Arka kapakta cevabı aranan sorulardan bir kısmını görünce zaten bir beklentiye giriyorsunuz.
Gerçekten okurken her yazı beni heyecanlandırdı, zihnimi kıpır kıpır etti. Sorular kadar cevaplar da doğurgandı benim için.
Önsözde editör konu başlıklarını nasıl belirlediklerini, kitabın içeriğini nasıl hazırladıklarını ve yazı istenen yazarlardan özellikle kısa, ve basit, anlaşılır bir dil talep ettiklerini yazmış. Hakikaten anlaşılmayacak kadar ağır akademik bir dili yok. Tabi bilim okuryazarlığınız varsa, ve bilimsel gelişmeleri takip ediyorsanız bu kitaptan daha iyi verim alırsınız.
Çevirmen Şaban Ali Düzgün. Çağımızın ve ülkemizin en değerli ilahiyat hocalarından biri olmanın yanısıra; teoloji, felsefe ve sosyolojide yetkin, düşünen ve yazan çok cins bir entellektüel kendisi. Hem dini, hem bilimsel metinleri bize yansıtmakta liyakat sahibi, ve bu eser de çeviri anlamında başarılı. Bu eseri doktora öğrencilerine okutuyormuş, üzerinde tartışıyorlarmış, çevrilmesini Şaban Ali Düzgün talep etmiş.

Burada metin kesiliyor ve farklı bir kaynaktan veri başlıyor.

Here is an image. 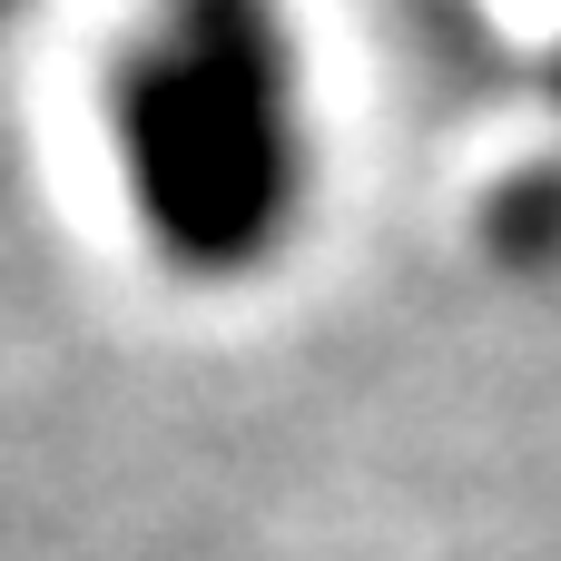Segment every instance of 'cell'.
Here are the masks:
<instances>
[{
  "mask_svg": "<svg viewBox=\"0 0 561 561\" xmlns=\"http://www.w3.org/2000/svg\"><path fill=\"white\" fill-rule=\"evenodd\" d=\"M108 118L128 197L178 266L237 276L286 237L306 187V128L296 49L266 0H168L158 30L118 59Z\"/></svg>",
  "mask_w": 561,
  "mask_h": 561,
  "instance_id": "cell-1",
  "label": "cell"
}]
</instances>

Gerçekten ortalama türk insanı "sakız orucu bozar mı?" sorusundan öteye gitmezken ve ortalama bilim ve din hocaları " eskiyi nakletmek ve tartışıp durmaktan başka bir şey yapmazken, Şaban Ali hoca ortaya pimi çekilmiş bir bomba gibi bırakmış bu kitabı.
Hadi bakalım! Ya yok ol, ya var ol. Ya otur bu konular üzerine bir argüman üret, ya da gölge etme. Dünya neler konuşuyor sen neyle uğraşıp duruyorsun kardeşim, dön bi bak!